Throughout U.S. history, viral epidemics have disproportionately hurt minority groups. Native Americans died from the 1918 flu pandemic at four times the rate of other groups, and during the H1N1 pandemic in 2009, Latinos in California were twice as likely as whites to become ill and die. The prevalence of HIV among African-Americans today is seven times higher than it is among whites, and this trend, sadly, continues with COVID-19.

To take one example, African-Americans make up 29 percent of the population in Chicago, but account for 70 percent of COVID-19 related deaths. The reasons for this are complicated but are rooted in a racism that limits access to economic opportunities, housing and a healthy life.

“In health care, we are not immune to this,” says Joseph Betancourt, a physician and the chief equity and inclusion officer at Massachusetts General Hospital. He and teams at the hospital have been working to look after the needs of underserved communities during the pandemic. The protests after the killing of George Floyd on March 25 put their work in even sharper focus. “This idea of, ‘I can’t breathe,’ I mean, the health care community fought tooth and nail to help COVID-19 patients breathe, and to watch somebody deliberately do that to a person has activated the nation and the world to a call for justice and change.”

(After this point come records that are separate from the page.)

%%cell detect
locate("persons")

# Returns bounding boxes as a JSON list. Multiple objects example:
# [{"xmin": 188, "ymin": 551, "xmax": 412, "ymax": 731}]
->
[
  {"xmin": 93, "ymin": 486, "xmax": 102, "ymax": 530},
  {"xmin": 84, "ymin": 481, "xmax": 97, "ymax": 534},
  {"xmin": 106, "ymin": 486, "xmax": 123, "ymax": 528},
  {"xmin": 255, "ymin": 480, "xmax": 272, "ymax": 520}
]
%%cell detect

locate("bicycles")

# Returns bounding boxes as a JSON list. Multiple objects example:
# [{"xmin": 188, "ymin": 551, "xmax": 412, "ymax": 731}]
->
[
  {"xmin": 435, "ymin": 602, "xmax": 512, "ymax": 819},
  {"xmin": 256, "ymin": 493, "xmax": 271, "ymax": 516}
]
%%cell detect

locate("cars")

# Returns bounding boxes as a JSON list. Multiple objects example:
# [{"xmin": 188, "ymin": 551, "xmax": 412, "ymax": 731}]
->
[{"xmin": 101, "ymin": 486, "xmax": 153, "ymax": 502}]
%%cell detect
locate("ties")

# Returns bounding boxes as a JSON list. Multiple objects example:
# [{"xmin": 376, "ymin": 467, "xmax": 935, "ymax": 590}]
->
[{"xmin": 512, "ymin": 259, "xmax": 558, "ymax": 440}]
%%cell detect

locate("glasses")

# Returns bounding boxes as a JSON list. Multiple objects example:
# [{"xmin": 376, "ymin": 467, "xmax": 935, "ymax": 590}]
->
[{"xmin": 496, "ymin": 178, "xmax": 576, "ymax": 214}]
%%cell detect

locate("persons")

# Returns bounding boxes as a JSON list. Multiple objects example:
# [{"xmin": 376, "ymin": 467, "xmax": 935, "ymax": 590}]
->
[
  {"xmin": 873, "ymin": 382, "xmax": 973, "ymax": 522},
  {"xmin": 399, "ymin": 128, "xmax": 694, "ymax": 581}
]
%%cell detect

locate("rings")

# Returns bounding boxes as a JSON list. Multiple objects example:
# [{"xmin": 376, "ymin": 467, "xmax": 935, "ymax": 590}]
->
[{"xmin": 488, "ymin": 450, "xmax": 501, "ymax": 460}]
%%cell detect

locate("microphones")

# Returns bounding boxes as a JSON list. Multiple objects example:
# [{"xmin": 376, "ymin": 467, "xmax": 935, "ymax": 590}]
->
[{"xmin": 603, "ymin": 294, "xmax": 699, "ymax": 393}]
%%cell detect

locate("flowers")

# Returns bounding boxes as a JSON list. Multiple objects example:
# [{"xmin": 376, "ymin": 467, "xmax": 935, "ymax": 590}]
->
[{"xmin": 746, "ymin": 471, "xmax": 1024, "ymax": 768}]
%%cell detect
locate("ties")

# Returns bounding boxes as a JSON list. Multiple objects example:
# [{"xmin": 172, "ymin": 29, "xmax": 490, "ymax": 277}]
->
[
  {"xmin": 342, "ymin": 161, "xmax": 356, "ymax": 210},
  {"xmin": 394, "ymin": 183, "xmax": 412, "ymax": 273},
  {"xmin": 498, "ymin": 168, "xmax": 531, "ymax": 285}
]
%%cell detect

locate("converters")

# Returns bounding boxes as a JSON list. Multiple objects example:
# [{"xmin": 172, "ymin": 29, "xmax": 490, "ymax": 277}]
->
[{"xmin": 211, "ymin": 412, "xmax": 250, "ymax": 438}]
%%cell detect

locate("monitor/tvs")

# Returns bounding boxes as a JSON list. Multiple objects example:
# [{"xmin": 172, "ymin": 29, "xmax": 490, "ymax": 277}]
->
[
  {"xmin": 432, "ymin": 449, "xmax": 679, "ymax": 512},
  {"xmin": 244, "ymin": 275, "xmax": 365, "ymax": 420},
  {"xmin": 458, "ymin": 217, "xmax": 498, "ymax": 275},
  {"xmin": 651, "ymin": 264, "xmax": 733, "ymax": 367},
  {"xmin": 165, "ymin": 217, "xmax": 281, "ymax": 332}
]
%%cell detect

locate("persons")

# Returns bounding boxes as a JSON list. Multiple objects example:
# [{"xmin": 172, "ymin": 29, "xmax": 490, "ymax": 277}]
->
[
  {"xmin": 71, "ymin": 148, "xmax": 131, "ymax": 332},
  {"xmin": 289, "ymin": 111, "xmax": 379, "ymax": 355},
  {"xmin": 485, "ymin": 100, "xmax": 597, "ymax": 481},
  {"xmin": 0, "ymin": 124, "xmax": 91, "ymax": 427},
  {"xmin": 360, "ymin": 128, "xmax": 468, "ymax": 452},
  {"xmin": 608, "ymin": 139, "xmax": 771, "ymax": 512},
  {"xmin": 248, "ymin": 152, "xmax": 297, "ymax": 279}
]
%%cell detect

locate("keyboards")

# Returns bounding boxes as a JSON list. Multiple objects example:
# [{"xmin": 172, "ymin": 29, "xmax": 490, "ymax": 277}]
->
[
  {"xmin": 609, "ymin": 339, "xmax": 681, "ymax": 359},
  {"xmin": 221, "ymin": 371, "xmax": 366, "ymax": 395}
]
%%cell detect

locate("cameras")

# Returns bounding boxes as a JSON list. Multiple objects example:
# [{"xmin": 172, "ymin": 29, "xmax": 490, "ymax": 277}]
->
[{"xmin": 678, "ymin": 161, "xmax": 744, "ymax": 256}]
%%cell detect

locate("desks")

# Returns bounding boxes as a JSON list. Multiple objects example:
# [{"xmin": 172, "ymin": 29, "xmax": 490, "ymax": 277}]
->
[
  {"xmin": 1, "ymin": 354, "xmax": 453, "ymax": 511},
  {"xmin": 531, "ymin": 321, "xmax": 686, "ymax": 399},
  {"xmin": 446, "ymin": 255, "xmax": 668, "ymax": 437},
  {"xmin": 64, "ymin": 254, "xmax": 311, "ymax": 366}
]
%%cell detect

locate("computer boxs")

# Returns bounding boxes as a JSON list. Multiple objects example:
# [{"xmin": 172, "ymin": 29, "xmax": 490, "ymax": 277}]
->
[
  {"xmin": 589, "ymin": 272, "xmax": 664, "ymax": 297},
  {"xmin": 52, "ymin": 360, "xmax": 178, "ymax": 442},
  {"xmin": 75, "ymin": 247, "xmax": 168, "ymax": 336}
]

The podcast also speaks with Dayna Matthew, the next dean of George Washington University Law School, who wrote the book Just Medicine: A Cure for Racial Inequality in American Health Care. She explores why an estimated 84,000 minorities die each year from inadequate care. “Because of racial bias within the health care system itself, we have unnecessary, preventable and avoidable deaths. These are due to illness that could be prevented if people had equal access to health care and equal quality health care.”

The protests of the past few weeks have signaled a turning point, says Betancourt. “It has just really led to this incredible sense from everyone of how these injustices can no longer be tolerated. People are standing up in ways that I think I certainly haven’t seen in my lifetime,” he says: “And I think there’s incredible potential here to drive in some real significant changes.”